OP - A descriminalização das drogas seria uma alternativa para diminuir a violência?

Irmã Gabriela - Sim. E a desmilitarização das polícias. A polícia deve garantir a segurança social e não para combater um inimigo, que na maioria das vezes são as comunidades mais pobres, onde se mata. Se a gente imaginar Fortaleza como um círculo, a parte externa são as favelas, é lá que se mata. No centro há roubo, assalto, mas dificilmente se mata. Isso significa que não é simplesmente proibir. Proíbem cigarro, álcool? É a educação.

 

OP - Como é a atuação da pastoral dentro dos presídios, tendo em vista a atuação das facções lá dentro?

Irmã Gabriela - Até a grande rebelião de 2016 (rebeliões ocorridas em presídios da Região Metropolitana de Fortaleza), a gente conversava, fazia atividades, até a Escola de Perdão e Reconciliação. Hoje, estamos fazendo no Feminino a Escola de Perdão e o Círculo Restaurativo. Mas entrar nos presídios é muito difícil. Em nome da “segurança”, porque nós não temos medo. Algumas unidades ficam com tudo quebrado, mas para nós não era problema. Entrávamos em uma unidade com mais de 400 presos e nunca tivemos nenhum problema da parte dos presos, de jeito nenhum, o maior respeito. A gente fazia nossa atividade lá. Hoje, até entrar no Feminino é complicado. Em nome da “segurança” se tira o direito da sociedade de estar presente lá, se tira o direito da assistência religiosa. Não sei como ainda se pode pensar que jogar as pessoas como coisas que não prestam em um local que não oferece nada é achar que se recupera. É muita ingenuidade.

◆ **Objetivo**: Retome a entrevista sobre violência e presídios logo após a última fala apresentada e dê continuidade a ela.

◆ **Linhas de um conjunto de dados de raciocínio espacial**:
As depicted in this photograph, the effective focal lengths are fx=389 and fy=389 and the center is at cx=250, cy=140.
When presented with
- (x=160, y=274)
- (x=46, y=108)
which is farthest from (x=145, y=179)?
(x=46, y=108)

==

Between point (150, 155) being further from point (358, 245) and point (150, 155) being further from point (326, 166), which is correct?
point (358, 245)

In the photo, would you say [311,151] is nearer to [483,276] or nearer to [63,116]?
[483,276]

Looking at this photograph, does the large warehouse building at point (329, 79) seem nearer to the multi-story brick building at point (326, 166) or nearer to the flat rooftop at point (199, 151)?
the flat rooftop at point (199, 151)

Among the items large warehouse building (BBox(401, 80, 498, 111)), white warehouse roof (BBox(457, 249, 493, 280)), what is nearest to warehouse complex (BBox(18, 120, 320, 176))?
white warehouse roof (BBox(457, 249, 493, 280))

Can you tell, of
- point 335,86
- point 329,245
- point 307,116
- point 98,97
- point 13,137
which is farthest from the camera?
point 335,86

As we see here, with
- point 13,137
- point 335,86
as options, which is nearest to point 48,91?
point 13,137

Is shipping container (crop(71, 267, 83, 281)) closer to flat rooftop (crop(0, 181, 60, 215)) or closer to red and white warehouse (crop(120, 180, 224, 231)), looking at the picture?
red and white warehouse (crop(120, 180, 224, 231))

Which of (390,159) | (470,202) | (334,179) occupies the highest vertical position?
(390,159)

...

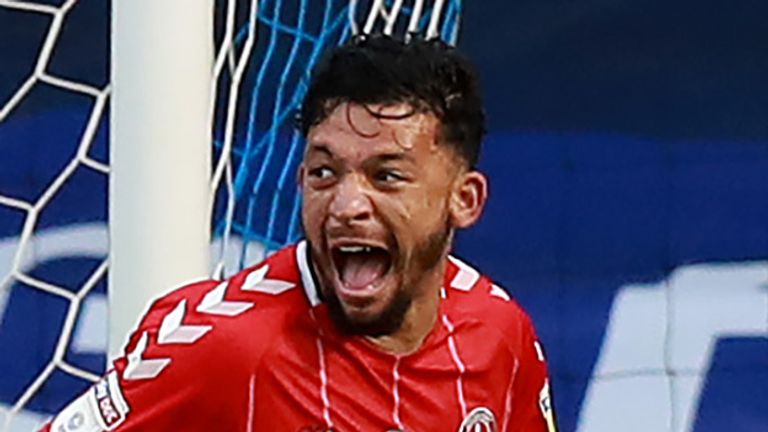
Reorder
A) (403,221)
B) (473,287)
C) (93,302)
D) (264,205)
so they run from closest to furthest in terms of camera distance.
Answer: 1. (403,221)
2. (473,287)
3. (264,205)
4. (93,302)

◆ **Resposta correta**:
 

OP - O que a senhora espera da atuação Igreja com a Campanha da Fraternidade?

Irmã Gabriela - A minha grande esperança é uma mudança de mentalidade. A todos, começando dos católicos. Começar a nos olhar verdadeiramente como irmãos e irmãs. Independente da tua fé. A dizer: todos somos humanos, fazemos parte da mesma massa. Pode mudar a altura, a cor, o jeito de ser, o jeito de viver a sexualidade. Tudo isso exige respeito profundo. Não vamos superar essa violência magicamente. Tem que fazer tudo nascer de ações. Sobretudo, começar a refletir para que a mentalidade do povo mude, que seja um olhar humano. É diferente de mim, mas respeito, não sou melhor nem pior. Todos somos potencialmente homicidas. A gente não sabe o que pode acontecer na vida e em algum momento perder o meu controle.

ANA RUTE RAMIRES
ruteramires@opovo.com.br

 

 

Igreja

CAMPANHA da Fraternidade de 2018 tem como tema “fraternidade e superação da violência”. O lema é “Em Cristo somos todos irmãos”

 

CNBB

O LANÇAMENTO no Brasil foi na Quarta-feira de Cinzas. No Ceará, foi lançada, na manhã de quinta-feira, no Centro de Pastoral Maria, Mãe da Igreja.

 

Ceará

IRMÃ GABRIELA participou do lançamento local com outros membros de pastorais, da Cáritas e da Arquidiocese de Fortaleza.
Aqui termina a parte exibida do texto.